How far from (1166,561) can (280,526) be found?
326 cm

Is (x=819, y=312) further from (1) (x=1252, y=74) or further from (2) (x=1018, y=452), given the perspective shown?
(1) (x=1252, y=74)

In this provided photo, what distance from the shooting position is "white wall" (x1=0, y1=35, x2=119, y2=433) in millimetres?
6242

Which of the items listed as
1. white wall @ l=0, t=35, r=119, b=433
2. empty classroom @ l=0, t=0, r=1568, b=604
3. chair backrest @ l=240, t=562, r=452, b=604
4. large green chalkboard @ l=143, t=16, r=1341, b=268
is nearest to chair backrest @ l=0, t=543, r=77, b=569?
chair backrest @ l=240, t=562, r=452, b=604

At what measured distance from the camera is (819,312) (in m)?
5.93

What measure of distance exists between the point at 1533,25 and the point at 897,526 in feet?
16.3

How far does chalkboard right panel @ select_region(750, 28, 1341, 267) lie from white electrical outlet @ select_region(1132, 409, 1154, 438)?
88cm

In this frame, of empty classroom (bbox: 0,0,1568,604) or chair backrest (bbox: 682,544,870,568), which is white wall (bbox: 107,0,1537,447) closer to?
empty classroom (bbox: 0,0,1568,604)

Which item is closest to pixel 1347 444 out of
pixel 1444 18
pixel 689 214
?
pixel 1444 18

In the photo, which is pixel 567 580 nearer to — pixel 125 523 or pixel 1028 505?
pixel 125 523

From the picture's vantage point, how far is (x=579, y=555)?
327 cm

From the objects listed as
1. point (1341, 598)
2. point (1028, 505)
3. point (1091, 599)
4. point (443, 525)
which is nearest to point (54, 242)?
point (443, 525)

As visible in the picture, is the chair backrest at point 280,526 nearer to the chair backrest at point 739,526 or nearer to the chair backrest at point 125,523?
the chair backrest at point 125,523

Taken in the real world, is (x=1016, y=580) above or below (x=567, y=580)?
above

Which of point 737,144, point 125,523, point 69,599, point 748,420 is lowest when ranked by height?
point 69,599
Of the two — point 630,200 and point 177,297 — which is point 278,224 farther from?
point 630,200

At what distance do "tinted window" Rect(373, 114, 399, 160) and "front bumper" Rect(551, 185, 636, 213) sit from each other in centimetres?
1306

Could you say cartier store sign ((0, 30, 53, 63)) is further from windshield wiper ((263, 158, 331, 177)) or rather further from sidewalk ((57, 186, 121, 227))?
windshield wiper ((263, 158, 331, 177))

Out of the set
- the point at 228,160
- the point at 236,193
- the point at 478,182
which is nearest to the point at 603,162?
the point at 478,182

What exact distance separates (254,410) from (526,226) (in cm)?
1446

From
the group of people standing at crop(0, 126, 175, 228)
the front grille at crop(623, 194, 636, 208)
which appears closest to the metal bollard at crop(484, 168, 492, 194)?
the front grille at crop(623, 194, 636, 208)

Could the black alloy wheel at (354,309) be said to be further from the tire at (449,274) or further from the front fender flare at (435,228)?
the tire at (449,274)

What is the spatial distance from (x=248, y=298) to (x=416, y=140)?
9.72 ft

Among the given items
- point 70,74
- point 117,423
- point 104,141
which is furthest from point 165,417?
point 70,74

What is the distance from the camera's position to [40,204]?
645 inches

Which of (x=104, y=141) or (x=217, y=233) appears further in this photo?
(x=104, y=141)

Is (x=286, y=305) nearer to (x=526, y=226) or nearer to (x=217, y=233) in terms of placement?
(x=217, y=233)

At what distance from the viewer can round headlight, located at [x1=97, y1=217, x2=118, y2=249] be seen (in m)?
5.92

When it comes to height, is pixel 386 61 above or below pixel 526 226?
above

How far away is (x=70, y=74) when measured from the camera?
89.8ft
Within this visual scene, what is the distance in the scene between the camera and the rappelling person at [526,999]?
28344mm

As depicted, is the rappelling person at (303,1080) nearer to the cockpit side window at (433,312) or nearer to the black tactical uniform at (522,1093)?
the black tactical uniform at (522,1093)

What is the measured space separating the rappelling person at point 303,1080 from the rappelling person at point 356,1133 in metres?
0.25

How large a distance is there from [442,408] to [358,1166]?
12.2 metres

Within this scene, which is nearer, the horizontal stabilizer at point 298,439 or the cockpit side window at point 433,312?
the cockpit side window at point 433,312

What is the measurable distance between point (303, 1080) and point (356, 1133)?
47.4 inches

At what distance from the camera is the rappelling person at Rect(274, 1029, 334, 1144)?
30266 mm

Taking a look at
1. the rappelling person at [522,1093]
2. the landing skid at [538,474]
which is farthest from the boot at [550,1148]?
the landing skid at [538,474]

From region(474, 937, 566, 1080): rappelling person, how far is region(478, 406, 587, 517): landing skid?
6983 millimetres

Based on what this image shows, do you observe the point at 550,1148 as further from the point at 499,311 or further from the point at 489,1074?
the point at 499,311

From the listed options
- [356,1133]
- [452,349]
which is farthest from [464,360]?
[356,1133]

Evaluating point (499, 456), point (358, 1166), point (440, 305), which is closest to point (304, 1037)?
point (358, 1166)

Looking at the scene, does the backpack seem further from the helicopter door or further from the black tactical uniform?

▸ **WHAT IS REQUIRED**
Copy all of the records above word for word, keeping every line as it stands.

▸ **FINAL RESULT**
How far from (1166,561) can (280,526) be found?
326 cm

Is (x=819, y=312) further from (1) (x=1252, y=74) or further from (2) (x=1018, y=452), given the perspective shown?
(1) (x=1252, y=74)

In this provided photo, what distance from the shooting position is "white wall" (x1=0, y1=35, x2=119, y2=433) in millimetres?
6242

Which of the items listed as
1. white wall @ l=0, t=35, r=119, b=433
2. empty classroom @ l=0, t=0, r=1568, b=604
3. chair backrest @ l=240, t=562, r=452, b=604
4. large green chalkboard @ l=143, t=16, r=1341, b=268
is nearest to chair backrest @ l=0, t=543, r=77, b=569?
chair backrest @ l=240, t=562, r=452, b=604

At what measured distance from the camera is (819,312) (in m)?
5.93

What measure of distance exists between the point at 1533,25 and the point at 897,526 in feet?
16.3

How far does chalkboard right panel @ select_region(750, 28, 1341, 267) lie from white electrical outlet @ select_region(1132, 409, 1154, 438)?
88cm

In this frame, of empty classroom (bbox: 0,0,1568,604) or chair backrest (bbox: 682,544,870,568), which is white wall (bbox: 107,0,1537,447) closer to?
empty classroom (bbox: 0,0,1568,604)

Which item is closest to pixel 1347 444 out of
pixel 1444 18
pixel 689 214
?
pixel 1444 18

In the photo, which is pixel 567 580 nearer to — pixel 125 523 or pixel 1028 505?
pixel 125 523

From the picture's vantage point, how far is (x=579, y=555)?
327 cm

From the objects listed as
1. point (1341, 598)
2. point (1028, 505)
3. point (1091, 599)
4. point (443, 525)
which is nearest to point (54, 242)?
point (443, 525)

As visible in the picture, is the chair backrest at point 280,526 nearer to the chair backrest at point 739,526 or nearer to the chair backrest at point 125,523?
the chair backrest at point 125,523

Taken in the real world, is (x=1016, y=580) above or below (x=567, y=580)?
above

Which of point 737,144, point 125,523, point 69,599, point 748,420 is lowest when ranked by height?
point 69,599
Of the two — point 630,200 and point 177,297 — which is point 278,224 farther from?
point 630,200

At what distance do "tinted window" Rect(373, 114, 399, 160) and "front bumper" Rect(551, 185, 636, 213) sit from each other in centimetres?
1306

Could you say cartier store sign ((0, 30, 53, 63)) is further from windshield wiper ((263, 158, 331, 177)) or rather further from sidewalk ((57, 186, 121, 227))?
windshield wiper ((263, 158, 331, 177))

Out of the set
- the point at 228,160
- the point at 236,193
- the point at 478,182
which is nearest to the point at 603,162?
the point at 478,182

What exact distance separates (254,410) from (526,226) (in cm)?
1446

From
the group of people standing at crop(0, 126, 175, 228)
the front grille at crop(623, 194, 636, 208)
which appears closest to the metal bollard at crop(484, 168, 492, 194)?
the front grille at crop(623, 194, 636, 208)

Could the black alloy wheel at (354,309) be said to be further from the tire at (449,274) or further from the front fender flare at (435,228)?
the tire at (449,274)

What is the spatial distance from (x=248, y=298) to (x=416, y=140)?
9.72 ft

Among the given items
- point 70,74
- point 117,423
- point 104,141
which is furthest from point 165,417?
point 70,74

What is the distance from the camera's position to [40,204]?
645 inches

Which of (x=104, y=141) or (x=217, y=233) appears further in this photo?
(x=104, y=141)

Is (x=286, y=305) nearer to (x=526, y=226) or nearer to (x=217, y=233) in terms of placement?
(x=217, y=233)

At what distance from the viewer can round headlight, located at [x1=97, y1=217, x2=118, y2=249] be seen (in m)?
5.92

When it comes to height, is pixel 386 61 above or below pixel 526 226?
above

How far away is (x=70, y=74) when measured from the camera?
89.8ft
Within this visual scene, what is the distance in the scene between the camera and the rappelling person at [526,999]?
28344mm

As depicted, is the rappelling person at (303,1080) nearer to the cockpit side window at (433,312) or nearer to the black tactical uniform at (522,1093)?
the black tactical uniform at (522,1093)

What is the measured space separating the rappelling person at point 303,1080 from the rappelling person at point 356,1133 in metres?
0.25

How large a distance is there from [442,408] to [358,1166]?
12.2 metres

Within this scene, which is nearer, the horizontal stabilizer at point 298,439 or the cockpit side window at point 433,312?
the cockpit side window at point 433,312

What is the measurable distance between point (303, 1080) and point (356, 1133)?
47.4 inches

At what distance from the camera is the rappelling person at Rect(274, 1029, 334, 1144)?
30266 mm

Taking a look at
1. the rappelling person at [522,1093]
2. the landing skid at [538,474]
which is farthest from the boot at [550,1148]?
the landing skid at [538,474]

From region(474, 937, 566, 1080): rappelling person, how far is region(478, 406, 587, 517): landing skid?
6983 millimetres

Based on what this image shows, do you observe the point at 550,1148 as further from the point at 499,311 or further from the point at 489,1074?
the point at 499,311

From the listed options
- [356,1133]
- [452,349]
which is farthest from [464,360]?
[356,1133]

Evaluating point (499, 456), point (358, 1166), point (440, 305), which is closest to point (304, 1037)?
point (358, 1166)

Looking at the scene, does the backpack seem further from the helicopter door or further from the black tactical uniform?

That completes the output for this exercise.